ASSISTER à l’épreuve des apôtres peut nous réconforter. Ils ont connu des échecs, des doutes, des peines… mais ils n’ont jamais manqué de simplicité. Ils expriment, par exemple, leurs doutes avec clarté. Face au miracle raté du lunatique, ils demandent : « Pour quelle raison est-ce que nous, nous n’avons pas réussi à l’expulser ? » (Mt 17, 19). À un autre moment, ils veulent connaître le sens de la méthode d’enseigner du Seigneur : « Pourquoi leur parles-tu en paraboles ? » (Mt 13, 10). Ils ne cachent pas non plus leurs sentiments : ils manifestent leur joie lorsqu’ils sont dans la gloire du Thabor — « il est bon que nous soyons ici ! » (Mt 17, 4) — et leur tristesse à la deuxième annonce de la Passion (cf. Mt 17, 23). Saint Josémaria nous invite à regarder cette qualité des disciples : « Vois ! Les apôtres avec toutes leurs misères évidentes et indéniables, étaient sincères, simples…, transparents. Tu as, toi aussi, des misères évidentes et indéniables. — Puisses-tu ne pas manquer de simplicité ! » [4].

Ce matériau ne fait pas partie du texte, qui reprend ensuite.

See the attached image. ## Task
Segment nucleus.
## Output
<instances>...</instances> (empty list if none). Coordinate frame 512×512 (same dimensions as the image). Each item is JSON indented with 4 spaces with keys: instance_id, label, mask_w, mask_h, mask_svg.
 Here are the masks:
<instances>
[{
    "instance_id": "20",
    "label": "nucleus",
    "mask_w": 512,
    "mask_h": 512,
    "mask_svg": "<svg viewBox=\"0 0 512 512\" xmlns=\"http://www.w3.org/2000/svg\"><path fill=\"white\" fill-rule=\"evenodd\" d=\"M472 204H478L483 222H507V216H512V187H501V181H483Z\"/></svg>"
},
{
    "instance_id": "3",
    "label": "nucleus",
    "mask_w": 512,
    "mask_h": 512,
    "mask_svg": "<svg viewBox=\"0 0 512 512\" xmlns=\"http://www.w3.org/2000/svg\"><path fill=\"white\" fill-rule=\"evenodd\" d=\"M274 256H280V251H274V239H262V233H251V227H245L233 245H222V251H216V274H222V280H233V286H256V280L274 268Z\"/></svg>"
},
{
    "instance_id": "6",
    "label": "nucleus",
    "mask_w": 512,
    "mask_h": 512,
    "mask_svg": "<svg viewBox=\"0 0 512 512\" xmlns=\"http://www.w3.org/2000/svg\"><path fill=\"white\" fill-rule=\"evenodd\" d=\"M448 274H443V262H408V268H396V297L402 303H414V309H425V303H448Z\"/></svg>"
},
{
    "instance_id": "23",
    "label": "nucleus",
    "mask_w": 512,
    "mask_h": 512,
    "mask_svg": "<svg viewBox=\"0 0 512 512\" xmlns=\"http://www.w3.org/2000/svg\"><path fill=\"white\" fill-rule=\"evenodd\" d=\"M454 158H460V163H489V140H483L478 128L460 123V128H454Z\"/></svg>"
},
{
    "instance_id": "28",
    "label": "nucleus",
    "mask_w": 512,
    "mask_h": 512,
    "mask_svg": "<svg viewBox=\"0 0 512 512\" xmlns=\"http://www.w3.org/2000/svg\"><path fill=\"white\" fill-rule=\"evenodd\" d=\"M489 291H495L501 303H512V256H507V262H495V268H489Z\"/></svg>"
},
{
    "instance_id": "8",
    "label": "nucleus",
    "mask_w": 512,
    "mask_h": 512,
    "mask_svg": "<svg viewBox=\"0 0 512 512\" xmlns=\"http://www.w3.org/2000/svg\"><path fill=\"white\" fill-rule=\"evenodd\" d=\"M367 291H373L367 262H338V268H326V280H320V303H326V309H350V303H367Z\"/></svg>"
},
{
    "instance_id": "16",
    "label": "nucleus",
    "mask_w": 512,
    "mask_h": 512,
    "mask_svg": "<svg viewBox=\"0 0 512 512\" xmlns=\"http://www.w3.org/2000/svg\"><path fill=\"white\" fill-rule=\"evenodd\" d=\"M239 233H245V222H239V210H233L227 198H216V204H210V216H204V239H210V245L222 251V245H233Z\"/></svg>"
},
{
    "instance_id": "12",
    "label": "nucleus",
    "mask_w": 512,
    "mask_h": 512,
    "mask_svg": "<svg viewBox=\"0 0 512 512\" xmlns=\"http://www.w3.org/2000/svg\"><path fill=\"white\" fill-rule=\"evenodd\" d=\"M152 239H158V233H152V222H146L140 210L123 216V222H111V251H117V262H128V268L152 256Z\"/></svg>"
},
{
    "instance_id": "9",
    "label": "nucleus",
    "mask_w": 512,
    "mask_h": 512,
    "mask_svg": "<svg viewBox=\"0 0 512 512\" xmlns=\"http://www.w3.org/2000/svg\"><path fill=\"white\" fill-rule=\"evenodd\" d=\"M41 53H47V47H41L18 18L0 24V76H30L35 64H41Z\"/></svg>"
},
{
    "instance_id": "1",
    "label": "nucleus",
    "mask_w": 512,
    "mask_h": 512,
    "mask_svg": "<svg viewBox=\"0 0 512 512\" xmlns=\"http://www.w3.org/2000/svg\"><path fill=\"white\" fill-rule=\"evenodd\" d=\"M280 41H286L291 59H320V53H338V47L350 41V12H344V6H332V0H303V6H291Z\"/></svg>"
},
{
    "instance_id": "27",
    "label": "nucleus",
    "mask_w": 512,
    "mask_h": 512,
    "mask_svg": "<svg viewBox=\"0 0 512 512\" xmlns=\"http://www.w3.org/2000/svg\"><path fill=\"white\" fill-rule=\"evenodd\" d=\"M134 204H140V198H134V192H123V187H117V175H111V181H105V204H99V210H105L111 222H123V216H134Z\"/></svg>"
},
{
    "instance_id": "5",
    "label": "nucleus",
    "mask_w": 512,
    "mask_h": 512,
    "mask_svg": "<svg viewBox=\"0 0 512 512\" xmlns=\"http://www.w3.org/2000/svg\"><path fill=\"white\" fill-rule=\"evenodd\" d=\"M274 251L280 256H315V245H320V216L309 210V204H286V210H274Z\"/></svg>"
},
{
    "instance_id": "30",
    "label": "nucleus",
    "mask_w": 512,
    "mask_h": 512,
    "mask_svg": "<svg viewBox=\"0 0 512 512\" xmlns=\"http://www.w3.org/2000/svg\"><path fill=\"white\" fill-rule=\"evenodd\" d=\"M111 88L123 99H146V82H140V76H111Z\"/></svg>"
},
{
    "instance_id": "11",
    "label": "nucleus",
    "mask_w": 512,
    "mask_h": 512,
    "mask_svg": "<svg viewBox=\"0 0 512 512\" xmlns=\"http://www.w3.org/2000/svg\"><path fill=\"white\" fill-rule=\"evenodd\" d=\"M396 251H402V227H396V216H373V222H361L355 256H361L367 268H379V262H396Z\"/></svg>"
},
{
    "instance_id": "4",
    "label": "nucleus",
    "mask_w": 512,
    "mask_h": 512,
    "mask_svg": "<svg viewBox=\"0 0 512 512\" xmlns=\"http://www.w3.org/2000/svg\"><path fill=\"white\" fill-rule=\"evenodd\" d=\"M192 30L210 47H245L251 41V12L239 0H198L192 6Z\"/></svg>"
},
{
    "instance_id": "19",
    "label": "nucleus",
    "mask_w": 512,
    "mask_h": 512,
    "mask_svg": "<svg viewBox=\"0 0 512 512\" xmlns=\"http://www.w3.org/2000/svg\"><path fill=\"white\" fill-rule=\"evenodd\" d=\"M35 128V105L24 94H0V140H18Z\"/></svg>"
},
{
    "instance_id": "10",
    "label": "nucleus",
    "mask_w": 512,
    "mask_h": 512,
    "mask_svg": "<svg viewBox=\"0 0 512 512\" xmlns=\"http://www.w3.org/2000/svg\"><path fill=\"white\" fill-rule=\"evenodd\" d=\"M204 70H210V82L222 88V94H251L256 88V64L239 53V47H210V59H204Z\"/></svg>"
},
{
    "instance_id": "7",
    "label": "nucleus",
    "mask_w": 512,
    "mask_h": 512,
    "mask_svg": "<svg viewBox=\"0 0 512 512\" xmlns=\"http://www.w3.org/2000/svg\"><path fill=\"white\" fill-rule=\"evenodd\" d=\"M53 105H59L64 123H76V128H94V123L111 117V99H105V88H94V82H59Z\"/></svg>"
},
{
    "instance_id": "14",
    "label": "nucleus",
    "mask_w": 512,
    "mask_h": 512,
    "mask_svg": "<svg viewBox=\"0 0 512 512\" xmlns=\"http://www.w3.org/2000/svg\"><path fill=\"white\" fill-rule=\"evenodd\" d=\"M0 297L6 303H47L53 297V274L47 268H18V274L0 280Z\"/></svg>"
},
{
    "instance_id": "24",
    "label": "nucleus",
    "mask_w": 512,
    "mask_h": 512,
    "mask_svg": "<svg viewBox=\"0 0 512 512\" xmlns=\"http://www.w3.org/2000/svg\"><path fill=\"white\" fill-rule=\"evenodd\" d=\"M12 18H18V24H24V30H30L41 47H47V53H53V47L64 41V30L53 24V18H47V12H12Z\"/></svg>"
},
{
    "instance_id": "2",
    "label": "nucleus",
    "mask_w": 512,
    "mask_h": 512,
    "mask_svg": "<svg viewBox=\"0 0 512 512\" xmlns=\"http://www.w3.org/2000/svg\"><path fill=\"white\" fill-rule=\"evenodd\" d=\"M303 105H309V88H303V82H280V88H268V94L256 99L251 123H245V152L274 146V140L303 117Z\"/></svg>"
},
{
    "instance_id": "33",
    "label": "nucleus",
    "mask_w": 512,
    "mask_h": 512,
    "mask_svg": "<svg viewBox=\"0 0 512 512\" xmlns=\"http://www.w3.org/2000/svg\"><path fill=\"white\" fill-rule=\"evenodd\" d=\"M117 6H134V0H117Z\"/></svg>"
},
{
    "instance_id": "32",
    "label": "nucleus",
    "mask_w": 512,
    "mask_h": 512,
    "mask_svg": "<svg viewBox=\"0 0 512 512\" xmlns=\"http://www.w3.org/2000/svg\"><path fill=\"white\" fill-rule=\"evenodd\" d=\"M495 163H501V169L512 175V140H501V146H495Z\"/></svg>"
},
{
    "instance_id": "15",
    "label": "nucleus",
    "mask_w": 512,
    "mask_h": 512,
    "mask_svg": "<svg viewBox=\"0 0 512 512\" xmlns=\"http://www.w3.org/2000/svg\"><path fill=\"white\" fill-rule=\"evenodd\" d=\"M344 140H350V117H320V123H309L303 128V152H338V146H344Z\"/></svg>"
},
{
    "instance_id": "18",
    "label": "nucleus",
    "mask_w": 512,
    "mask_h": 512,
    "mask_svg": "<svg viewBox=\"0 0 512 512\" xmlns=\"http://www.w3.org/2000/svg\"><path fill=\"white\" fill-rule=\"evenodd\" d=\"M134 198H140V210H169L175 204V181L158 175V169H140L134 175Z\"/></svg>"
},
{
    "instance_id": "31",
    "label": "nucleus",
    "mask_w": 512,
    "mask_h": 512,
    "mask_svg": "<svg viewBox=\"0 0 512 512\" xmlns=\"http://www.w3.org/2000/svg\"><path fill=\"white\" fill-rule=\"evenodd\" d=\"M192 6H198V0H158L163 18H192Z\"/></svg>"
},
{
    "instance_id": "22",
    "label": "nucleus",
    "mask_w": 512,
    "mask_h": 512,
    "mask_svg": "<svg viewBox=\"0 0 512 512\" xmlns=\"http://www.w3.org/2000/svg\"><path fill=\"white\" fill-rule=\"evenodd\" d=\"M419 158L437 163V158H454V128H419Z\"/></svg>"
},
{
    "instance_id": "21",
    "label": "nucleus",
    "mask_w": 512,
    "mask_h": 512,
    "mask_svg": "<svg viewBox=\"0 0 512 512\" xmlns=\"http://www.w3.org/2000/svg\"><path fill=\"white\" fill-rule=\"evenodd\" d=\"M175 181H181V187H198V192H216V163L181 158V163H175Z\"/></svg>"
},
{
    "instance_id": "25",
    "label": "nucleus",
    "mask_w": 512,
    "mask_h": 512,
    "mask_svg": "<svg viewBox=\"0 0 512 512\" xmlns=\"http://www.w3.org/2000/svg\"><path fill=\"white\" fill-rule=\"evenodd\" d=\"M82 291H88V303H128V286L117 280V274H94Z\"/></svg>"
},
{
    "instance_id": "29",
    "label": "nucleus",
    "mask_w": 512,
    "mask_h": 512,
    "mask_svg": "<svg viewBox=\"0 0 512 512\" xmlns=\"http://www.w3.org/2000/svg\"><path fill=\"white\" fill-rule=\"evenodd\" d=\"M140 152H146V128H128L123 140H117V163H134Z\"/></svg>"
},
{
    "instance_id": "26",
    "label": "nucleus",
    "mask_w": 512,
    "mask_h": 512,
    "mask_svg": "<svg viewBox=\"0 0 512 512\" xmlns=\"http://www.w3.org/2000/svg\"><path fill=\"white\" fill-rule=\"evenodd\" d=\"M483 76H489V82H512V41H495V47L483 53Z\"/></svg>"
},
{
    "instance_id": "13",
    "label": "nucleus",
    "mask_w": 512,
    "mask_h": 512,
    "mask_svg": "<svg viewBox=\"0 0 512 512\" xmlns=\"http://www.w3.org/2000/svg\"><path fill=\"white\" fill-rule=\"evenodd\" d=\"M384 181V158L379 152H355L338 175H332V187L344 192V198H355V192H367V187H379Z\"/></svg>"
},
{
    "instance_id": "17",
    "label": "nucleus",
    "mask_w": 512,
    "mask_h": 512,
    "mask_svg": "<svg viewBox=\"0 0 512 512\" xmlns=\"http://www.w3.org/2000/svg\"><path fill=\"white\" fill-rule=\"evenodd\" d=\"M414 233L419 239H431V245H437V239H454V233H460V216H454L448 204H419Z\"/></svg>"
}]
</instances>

Cette vertu nous aide à nous abandonner entre les mains de Dieu, à nous ancrer dans ses sécurités et non dans les nôtres. Chaque jour nous offre plusieurs occasions d’incarner cette attitude apostolique : s’adresser à Dieu comme les enfants, sans avoir besoin de discours brillants ; aimer les personnes telles qu’il les a faites, sans vouloir les changer à notre manière ; vivre dans le présent, et non dans les fantasmes ; exprimer avec confiance à Jésus les doutes que nous pouvons avoir… La simplicité a attiré le regard de Dieu sur la Vierge Marie. Elle, « dans sa petitesse, a d’abord conquis les cieux. Le secret de son succès réside précisément dans le fait de se reconnaître petite, de se reconnaître nécessiteuse. Avec Dieu, seuls ceux qui se reconnaissent comme rien peuvent tout recevoir. Seuls ceux qui se vident sont remplis par lui. Et Marie est « comblée de grâce » (Lc 1 ,28) précisément à cause de son humilité » [5].
[1]. Saint Josémaria, Chemin de Croix, XIVe station.
[2]. Pape François, Audience générale, 7 février 2024.
[3].Ibid.
[4]. Saint Josémaria, Chemin, n° 2021.
[5]. Pape François, Angélus, 15 août 2021.